The business year ahead will be the toughest of our lifetimes – even more challenging than 2020. The people agenda will take a prominence it has never had before. It must be aligned to a once in a generation re-set of individual companies, sectors and whole economies. There is no going back to life before Covid-19.
During 100 days of lockdown between March and June 2020, I had remarkable access to 28 global business leaders as they dealt with the pandemic. I captured their real time insights on coping with the crisis and how the world will change because of it.
Christian Lanng, the CEO of San Francisco based tech unicorn Tradeshift, set the tone when he told me, “With Covid-19, every single long-held belief has been thrown out of the window.”
From this extraordinary period with the world’s most insightful businesswomen and men, seven key themes for the future emerged. These remain as relevant through 2021 as they were when conveyed to me from kitchen workstations around the world.
The new age of purpose – Now is the time for companies to genuinely deliver on purpose centred business. Leena Nair, CHRO at purpose leaders Unilever observed, “This time has elevated purpose like no other.”
The new world of work – Tata moved 600,000 people to home working in a matter of days at the start of the crisis. Group CHRO Nupur Singh Mallick told me, “We are seriously considering by 2025 whether we could have only 25% of our people working in an office.” Yet the switch to home working in the virtual world is only the tip of the iceberg under which lies a complete re-set of the relationship between employer and employee.
Resilience – Covid-19 exposed a need to build better resilience into our businesses in every way – from financial resilience to operational resilience to the resilience of our people at all levels. Sir David Behan is Executive Chair of the UK’s largest care home company HC-One. More than one thousand of his residents died. He explained that their resilience was underpinned by the belief that, “We are judged as leaders not on what we are like when the going is good. We are judged as leaders on what we are like when the going is tough.”
Tackling inequality – Covid-19 exposed inequality at every level.
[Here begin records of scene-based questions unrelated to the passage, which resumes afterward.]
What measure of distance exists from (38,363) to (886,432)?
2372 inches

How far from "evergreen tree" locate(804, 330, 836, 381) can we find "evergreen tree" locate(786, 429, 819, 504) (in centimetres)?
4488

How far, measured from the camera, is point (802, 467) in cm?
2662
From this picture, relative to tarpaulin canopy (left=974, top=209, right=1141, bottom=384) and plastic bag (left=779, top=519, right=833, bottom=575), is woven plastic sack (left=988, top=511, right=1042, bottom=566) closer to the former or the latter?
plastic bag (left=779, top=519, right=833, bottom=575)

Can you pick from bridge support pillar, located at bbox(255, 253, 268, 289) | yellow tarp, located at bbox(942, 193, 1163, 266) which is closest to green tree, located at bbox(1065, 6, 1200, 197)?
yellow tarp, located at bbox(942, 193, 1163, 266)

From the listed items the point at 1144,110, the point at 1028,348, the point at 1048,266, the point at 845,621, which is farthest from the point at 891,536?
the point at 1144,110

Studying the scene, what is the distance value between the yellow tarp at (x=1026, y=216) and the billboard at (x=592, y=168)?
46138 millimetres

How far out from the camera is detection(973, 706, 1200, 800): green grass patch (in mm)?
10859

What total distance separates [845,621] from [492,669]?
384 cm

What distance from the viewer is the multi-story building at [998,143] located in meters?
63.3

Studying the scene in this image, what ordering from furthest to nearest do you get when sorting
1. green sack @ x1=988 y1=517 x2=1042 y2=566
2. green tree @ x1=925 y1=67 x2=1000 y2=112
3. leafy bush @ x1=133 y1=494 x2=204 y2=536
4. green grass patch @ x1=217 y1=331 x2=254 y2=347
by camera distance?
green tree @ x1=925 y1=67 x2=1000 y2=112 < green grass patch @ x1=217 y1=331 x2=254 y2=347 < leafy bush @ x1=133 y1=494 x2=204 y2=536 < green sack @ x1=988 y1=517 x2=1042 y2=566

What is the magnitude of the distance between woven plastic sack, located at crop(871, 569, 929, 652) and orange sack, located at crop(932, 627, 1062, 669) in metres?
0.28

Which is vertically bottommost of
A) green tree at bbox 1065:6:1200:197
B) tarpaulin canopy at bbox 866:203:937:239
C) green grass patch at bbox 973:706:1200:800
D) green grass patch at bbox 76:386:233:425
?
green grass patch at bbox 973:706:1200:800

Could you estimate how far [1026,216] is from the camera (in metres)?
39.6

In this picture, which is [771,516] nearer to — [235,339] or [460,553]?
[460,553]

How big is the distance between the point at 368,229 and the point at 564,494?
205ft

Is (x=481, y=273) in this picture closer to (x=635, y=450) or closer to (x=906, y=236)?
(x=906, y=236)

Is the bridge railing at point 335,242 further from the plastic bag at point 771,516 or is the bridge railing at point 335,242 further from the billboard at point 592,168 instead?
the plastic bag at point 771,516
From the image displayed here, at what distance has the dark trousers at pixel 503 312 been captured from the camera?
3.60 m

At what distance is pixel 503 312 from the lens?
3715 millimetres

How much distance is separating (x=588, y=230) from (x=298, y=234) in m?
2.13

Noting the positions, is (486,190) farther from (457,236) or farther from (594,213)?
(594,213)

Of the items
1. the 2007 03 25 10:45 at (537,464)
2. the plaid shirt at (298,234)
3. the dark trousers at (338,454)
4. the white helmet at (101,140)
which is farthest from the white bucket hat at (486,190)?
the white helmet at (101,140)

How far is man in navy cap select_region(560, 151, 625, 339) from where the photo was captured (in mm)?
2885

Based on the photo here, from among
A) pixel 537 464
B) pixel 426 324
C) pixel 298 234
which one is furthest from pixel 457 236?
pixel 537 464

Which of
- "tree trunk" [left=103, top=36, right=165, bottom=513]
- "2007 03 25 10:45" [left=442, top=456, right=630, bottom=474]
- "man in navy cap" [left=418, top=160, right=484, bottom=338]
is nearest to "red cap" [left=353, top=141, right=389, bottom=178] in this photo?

Business must now address the deep-rooted inequality which we ferment. As the former CEO of Grant Thornton Sacha Romanovitch told me, “The one thing this proves is that trickle-down economics doesn’t work.” While Martin Gilbert, the founder of Aberdeen Asset Management said, “Globalisation has made us better off, but better for whom? Better off for only 10%”
Global co-operation – New York Times CEO and former BBC Director General Mark Thompson told me, “Covid-19 reinforces that the post-war multilateral world is not really working anymore, and it is each country for itself.” As politicians drive division corporates must do the opposite. They must bake into their strategies global partnerships like the tech companies did for track and trace and big pharma did in the search for a vaccine.
Re-setting the supply chain – Covid-19 showed how supply chains are fatally flawed. Ho Kwon Ping, the Executive Chairman of hotel and resorts business Banyan Tree Holdings was clear, “Supply chain decisions can no longer be made purely on the basis of cost, productivity and efficiency. They will have to be made on political grounds too.”
Maximising potential – The leaders in lockdown agreed we must create a new approach to maximising the potential of our people. How can we mix technology and human intervention to deliver behavioural change at a pace that needs to be greater than ever before? How do we adopt a new mindset in leadership development where emotional intelligence, empathy and empowerment dominate? How do we create a new world of business where a coaching culture, mental health and physical health are centre stage? WHOOP founder and CEO Will Ahmed told me, “I fundamentally believe that this moment in time will shift the way humanity thinks about work and health.” He is evangelistic in changing the way executives prepare citing the need to “adopt the same mindset as an Olympian.”
These seven themes are a framework for leaders to create new strategies and articulate change – a check list for starting 2021. None can be ignored. All our leaders in lockdown agreed that Covid-19 has brought society to a crossroads. We can choose one path or another. We owe it to our children and our grandchildren not to go back to the way we were. We owe it to the many millions who were infected and the hundreds of thousands of people who died. We must use the memory of the experience of Covid-19 to improve our business world and to improve the lives of the eight billion people who inhabit this planet. This is the agenda we must seize in 2021. How successful will we be in this endeavour? In the end, as always, it all comes down to leadership.